* **Assigned task**:
Return only the lines of the data below from the line with "Petruczenko: 50 lat" up to and including the line with "Ryutetsu2000_koganejyoshi0808", exactly as written, with the pictures omitted.

* **Data to use**:

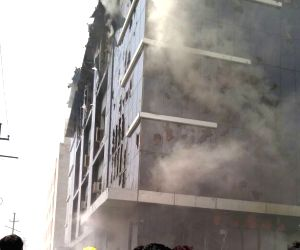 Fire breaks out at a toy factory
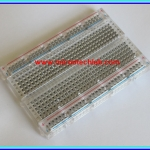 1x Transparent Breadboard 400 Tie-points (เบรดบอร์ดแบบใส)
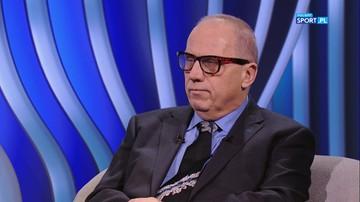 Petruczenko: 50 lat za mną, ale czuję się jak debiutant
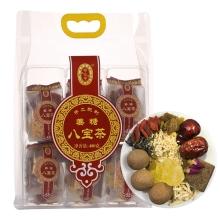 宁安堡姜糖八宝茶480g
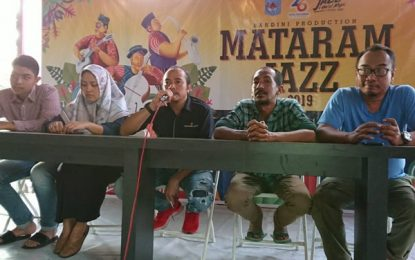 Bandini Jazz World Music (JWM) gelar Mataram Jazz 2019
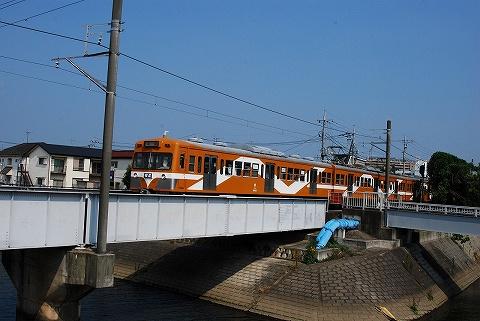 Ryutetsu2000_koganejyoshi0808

---

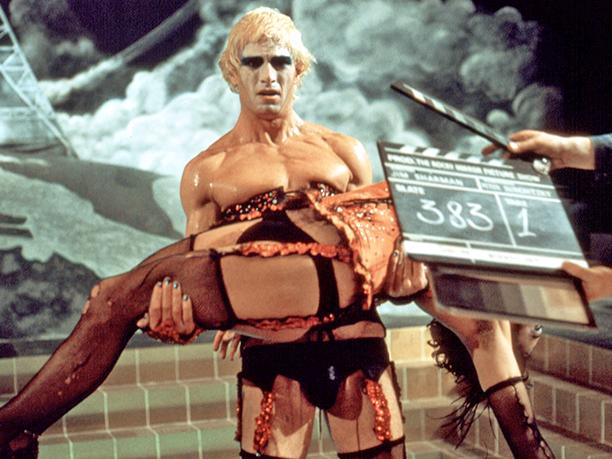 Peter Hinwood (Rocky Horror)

* **Solution for this task**:
 Petruczenko: 50 lat za mną, ale czuję się jak debiutant
 宁安堡姜糖八宝茶480g
 Bandini Jazz World Music (JWM) gelar Mataram Jazz 2019
 Ryutetsu2000_koganejyoshi0808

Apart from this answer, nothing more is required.